Somehow, I think many of the commentators who routinely bash teachers would become violent if subjected to assessments like these in Palm Beach, FL (boldface mine):
Five (or more) times in the school year my principal does classroom observations. There are three different kinds: 1 formal, forty minute lesson observation; 2 5-15 minute informal; 2 30 second-2 minute walkthroughs. She evaluates me using the Robert Marzano Menu of Design Questions There are about 60 specific behaviors within 4 different domains, each with 3-7 components, that she is looking for during those observations.

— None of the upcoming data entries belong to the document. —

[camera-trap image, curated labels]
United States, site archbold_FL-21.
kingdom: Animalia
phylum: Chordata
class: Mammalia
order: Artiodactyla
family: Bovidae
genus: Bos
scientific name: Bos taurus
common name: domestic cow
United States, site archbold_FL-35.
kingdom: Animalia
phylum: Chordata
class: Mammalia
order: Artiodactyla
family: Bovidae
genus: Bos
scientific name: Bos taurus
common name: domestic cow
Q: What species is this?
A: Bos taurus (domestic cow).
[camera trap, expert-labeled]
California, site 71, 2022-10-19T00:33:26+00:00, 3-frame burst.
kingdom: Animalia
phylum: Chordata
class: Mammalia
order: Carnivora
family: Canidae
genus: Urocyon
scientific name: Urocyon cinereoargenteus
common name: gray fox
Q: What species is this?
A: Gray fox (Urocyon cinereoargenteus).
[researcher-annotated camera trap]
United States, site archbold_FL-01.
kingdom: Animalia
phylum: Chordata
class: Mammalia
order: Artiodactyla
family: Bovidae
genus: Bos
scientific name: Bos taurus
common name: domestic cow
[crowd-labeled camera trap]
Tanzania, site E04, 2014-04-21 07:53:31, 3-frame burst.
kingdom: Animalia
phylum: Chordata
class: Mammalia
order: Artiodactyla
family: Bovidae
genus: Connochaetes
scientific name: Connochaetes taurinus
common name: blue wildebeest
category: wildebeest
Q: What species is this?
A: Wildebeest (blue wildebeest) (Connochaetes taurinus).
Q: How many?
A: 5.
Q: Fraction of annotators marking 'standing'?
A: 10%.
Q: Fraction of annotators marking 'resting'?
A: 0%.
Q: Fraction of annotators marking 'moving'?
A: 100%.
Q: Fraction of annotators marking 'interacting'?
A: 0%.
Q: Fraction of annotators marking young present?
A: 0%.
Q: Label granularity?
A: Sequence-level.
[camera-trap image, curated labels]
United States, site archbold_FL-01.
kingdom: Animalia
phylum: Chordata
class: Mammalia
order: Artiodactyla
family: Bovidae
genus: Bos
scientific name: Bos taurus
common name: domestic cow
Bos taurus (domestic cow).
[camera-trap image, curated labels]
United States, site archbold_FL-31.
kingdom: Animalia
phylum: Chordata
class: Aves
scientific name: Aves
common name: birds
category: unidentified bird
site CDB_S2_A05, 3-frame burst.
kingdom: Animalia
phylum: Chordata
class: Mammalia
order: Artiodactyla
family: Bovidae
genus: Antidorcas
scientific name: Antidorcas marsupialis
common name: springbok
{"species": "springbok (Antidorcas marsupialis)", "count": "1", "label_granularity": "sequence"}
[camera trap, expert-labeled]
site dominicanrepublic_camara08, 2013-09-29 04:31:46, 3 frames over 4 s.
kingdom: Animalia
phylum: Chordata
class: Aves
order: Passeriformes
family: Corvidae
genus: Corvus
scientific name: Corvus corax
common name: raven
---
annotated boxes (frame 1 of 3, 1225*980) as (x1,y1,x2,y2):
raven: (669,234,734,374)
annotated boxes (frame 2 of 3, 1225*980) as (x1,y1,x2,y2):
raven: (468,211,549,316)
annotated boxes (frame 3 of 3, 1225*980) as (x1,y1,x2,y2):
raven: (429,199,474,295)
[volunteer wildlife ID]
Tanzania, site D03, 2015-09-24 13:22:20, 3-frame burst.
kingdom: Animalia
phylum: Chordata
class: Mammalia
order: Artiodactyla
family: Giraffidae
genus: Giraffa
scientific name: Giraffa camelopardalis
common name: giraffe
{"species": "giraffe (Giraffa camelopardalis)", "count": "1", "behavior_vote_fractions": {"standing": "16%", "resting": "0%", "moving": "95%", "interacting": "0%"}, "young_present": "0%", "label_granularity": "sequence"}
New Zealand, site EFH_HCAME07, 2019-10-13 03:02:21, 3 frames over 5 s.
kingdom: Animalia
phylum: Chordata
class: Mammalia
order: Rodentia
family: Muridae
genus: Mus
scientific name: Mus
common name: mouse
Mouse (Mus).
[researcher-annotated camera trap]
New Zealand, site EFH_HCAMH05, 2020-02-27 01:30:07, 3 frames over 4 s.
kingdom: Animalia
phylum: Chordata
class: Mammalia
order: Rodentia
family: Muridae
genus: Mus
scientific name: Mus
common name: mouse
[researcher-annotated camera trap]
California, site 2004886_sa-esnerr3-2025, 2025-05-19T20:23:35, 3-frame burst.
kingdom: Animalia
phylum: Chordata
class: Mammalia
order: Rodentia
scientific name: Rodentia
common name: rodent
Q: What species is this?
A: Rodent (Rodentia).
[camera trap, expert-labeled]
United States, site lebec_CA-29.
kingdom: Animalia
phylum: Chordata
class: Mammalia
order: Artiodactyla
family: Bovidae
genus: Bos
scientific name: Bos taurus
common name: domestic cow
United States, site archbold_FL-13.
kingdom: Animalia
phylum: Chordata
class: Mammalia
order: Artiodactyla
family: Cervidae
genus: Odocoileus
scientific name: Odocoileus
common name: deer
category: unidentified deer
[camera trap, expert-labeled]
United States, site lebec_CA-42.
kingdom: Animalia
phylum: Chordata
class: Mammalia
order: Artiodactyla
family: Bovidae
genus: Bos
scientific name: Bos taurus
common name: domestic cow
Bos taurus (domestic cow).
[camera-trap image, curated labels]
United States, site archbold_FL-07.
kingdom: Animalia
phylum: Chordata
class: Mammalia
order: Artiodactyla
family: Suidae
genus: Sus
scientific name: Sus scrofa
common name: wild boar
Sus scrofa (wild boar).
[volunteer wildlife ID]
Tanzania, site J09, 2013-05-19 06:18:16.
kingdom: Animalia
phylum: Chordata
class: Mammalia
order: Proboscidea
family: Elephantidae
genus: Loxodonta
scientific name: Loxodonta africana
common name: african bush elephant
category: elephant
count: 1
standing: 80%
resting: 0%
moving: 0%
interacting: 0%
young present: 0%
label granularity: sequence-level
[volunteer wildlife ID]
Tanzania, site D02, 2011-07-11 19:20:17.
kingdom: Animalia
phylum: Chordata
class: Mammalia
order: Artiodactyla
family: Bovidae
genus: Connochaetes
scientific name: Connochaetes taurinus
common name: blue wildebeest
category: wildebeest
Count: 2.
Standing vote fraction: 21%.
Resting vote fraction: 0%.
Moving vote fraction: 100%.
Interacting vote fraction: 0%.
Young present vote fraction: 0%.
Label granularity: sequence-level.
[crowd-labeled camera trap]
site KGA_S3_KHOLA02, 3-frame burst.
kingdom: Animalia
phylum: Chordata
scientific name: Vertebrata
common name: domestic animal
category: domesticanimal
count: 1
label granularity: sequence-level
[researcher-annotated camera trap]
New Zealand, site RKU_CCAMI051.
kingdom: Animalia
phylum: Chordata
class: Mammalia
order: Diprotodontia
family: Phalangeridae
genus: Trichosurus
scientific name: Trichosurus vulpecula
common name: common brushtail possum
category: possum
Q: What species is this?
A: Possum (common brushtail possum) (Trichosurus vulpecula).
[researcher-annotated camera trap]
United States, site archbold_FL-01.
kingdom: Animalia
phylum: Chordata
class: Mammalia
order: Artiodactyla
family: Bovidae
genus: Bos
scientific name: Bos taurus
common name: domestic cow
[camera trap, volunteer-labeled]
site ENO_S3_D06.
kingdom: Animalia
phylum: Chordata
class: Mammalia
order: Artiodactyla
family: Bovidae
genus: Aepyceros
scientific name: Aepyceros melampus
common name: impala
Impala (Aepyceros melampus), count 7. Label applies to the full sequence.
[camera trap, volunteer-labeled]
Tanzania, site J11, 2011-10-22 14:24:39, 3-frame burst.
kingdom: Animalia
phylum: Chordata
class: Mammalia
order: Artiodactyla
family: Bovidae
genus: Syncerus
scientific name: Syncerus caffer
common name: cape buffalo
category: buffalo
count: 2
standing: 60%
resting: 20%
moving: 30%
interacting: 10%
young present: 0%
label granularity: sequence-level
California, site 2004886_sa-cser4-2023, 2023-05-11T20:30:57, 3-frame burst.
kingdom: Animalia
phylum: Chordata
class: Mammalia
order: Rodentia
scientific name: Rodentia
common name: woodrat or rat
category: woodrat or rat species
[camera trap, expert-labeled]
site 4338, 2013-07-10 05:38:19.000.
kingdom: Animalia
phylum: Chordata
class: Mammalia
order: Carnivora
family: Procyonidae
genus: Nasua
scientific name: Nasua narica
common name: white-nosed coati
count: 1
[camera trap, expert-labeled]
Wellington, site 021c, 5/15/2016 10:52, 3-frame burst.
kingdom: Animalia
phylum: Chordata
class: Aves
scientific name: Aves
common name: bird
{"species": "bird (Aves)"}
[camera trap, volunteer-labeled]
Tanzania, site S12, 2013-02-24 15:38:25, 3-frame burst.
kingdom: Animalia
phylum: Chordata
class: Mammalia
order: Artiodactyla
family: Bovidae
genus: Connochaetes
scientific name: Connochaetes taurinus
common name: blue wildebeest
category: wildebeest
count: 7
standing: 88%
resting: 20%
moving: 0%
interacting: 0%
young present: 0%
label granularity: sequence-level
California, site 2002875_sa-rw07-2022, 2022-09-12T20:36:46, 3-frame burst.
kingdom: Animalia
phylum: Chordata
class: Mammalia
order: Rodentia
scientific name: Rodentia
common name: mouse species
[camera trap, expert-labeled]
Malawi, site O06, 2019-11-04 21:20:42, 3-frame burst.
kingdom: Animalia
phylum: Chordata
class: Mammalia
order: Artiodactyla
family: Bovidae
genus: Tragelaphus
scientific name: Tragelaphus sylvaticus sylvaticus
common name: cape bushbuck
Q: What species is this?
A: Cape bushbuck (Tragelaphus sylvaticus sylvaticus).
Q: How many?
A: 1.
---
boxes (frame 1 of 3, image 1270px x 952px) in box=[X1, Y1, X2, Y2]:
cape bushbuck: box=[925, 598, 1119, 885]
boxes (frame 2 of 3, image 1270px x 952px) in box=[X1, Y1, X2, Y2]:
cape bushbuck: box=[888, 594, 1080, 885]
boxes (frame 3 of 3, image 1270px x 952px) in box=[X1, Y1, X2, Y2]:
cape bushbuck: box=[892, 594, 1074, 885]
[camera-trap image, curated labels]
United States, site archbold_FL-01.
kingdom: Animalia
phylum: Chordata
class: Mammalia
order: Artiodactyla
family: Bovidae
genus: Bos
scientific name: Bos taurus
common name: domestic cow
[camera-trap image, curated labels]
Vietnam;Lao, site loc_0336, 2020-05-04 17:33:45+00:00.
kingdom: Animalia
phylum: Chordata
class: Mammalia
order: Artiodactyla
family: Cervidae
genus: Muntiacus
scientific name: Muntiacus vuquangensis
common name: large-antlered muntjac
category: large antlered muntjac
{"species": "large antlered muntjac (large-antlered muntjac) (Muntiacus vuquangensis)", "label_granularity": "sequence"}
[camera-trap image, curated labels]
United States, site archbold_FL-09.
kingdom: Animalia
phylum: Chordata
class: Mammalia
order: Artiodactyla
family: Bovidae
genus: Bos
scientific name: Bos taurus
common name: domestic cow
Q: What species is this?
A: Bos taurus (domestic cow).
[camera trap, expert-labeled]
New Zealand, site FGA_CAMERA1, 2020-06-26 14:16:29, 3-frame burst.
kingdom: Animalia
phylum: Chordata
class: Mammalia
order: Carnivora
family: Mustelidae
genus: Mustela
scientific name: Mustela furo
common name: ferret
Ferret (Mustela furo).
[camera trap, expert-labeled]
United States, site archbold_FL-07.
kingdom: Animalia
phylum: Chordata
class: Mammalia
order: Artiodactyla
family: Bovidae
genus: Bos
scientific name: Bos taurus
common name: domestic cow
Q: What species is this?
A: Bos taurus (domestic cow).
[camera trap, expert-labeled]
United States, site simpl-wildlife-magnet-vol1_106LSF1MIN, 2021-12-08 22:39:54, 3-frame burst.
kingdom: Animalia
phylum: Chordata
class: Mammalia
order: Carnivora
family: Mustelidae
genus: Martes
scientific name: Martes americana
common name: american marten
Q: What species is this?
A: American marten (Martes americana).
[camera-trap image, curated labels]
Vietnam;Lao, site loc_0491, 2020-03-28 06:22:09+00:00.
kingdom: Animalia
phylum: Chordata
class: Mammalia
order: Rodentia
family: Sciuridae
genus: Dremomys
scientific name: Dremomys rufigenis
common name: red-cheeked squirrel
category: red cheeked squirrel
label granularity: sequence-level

Each of the 60 behaviors is then graded on a scale of: not using, beginning, developing, applying, and innovating. The evaluator, after marking off the components then decides how to grade the behavior. Comments, if appropriate are also added (as in: All of the students were actively engaged in the lesson) At the end of each observation I get an email directing me to approve the observation.
At the end of the year, the grades for each behavior are calculated to determine if the teacher is: Highly Effective (3.2 – 4.0), Effective (2.1 – 3.1), Developing (1.2 – 2.0) or Unsatisfactory (1.0 – 1.1).
The more any quantitative social indicator (or even some qualitative indicator) is used for social decision-making, the more subject it will be to corruption pressures and the more apt it will be to distort and corrupt the social processes it is intended to monitor
Moving along… the teacher describing this evaluation regime discovered that, after being rated as Highly Effective two years in a row (though it didn’t count, as it was a pilot program those years), she suddenly dropped to ‘Effective’ (boldface mine):
This year’s evaluation has come back and I am now graded as Effective with an overall score of 3.0. I was wondering how I dropped from Highly Effective to Effective, so I started looking more closely at the numbers. Here is what I saw:
I was marked as Innovating (4.0) for 12/31 behaviors
I was marked as Applying (3.0)for 19/31 behaviors.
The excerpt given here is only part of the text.